Presta 20mila euro e ottiene un immobile da un milione. È accaduto ad Altamura, in provincia di Bari, dove la Guardia di Finanza ha sequestrato l’edificio, che sarebbe il profitto del reato di usura perpetrato da un 60enne di Gravina di Puglia ai danni di una casalinga senza reddito. L’uomo, già condannato in via definitiva per delitti contro la Pubblica amministrazione, aveva prestato alla donna due somme di denaro, di cui una di 20mila euro, acquisendo così un vantaggio usuraio pari al 3.000%.

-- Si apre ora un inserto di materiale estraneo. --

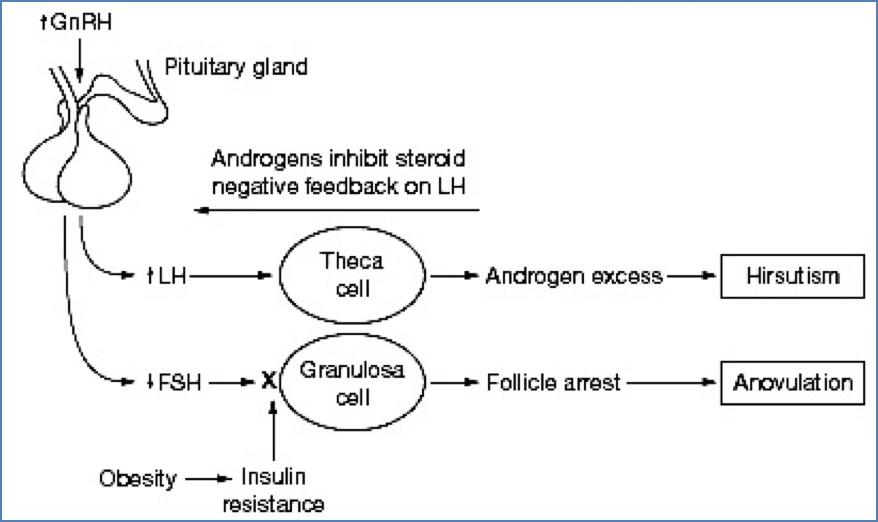 ↑GnRH

Pituitary gland

Androgens inhibit steroid negative feedback on LH

↑LH

Theca cell

Androgen excess

Hirsutism

↓FSH

X

Granulosa cell

Follicle arrest

Anovulation

Obesity

Insulin resistance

Secondo gli inquirenti, la casalinga viveva con i genitori nell’immobile. Ma alla morte del padre, proprietario della casa, si sarebbe trovata in difficoltà economica tanto da non riuscire a pagare neanche le bollette. A quel punto, l’errore di affidarsi a uno strozzino per avere un po’ di respiro. Ha accettato così 20mila euro dal 60enne, che in cambio ha chiesto e ottenuto come garanzia, anche a fronte di un ulteriore prestito, il 100% della nuda proprietà dell’immobile.

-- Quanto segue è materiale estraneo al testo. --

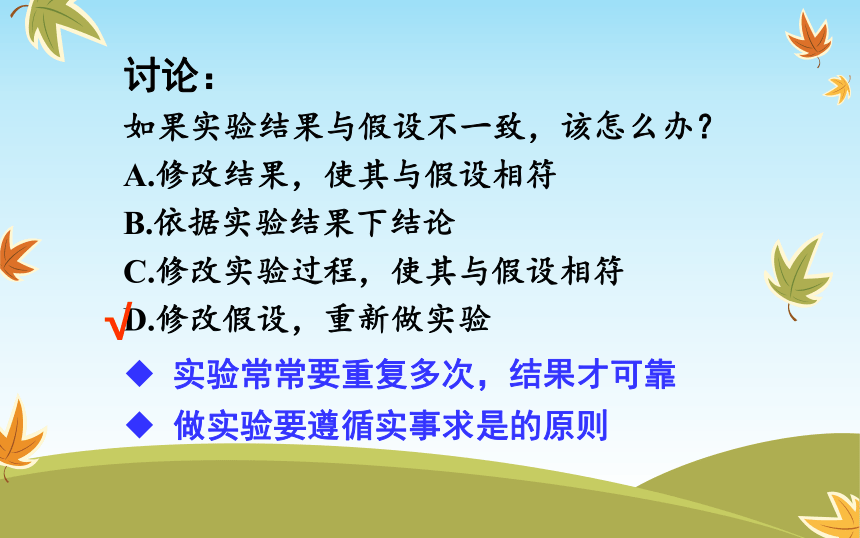 讨论：

如果实验结果与假设不一致，该怎么办？

A.修改结果，使其与假设相符

B.依据实验结果下结论

C.修改实验过程，使其与假设相符

√D.修改假设，重新做实验

◆ 实验常常要重复多次，结果才可靠

◆ 做实验要遵循实事求是的原则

Quando anche la madre della vittima è morta, l’indagato ha acquisito la piena proprietà della casa che aveva già provveduto a ristrutturare per adibirla a Bed & Breakfast. Le indagini sono partite dalla denuncia della casalinga. Poi il sequestro. L’immobile è stato affidato a un custode
giudiziario e alla vittima dell’usura ne è stato concesso l’utilizzo. Il 60enne, non è nuovo ad azioni criminali di questo tipo: già pregiudicato per reati di usura, turbata libertà degli incanti ed estorsione, ha anche precedenti di associazione per delinquere di tipo mafioso, ricettazione, riciclaggio, in materia di armi e di sostanze stupefacenti.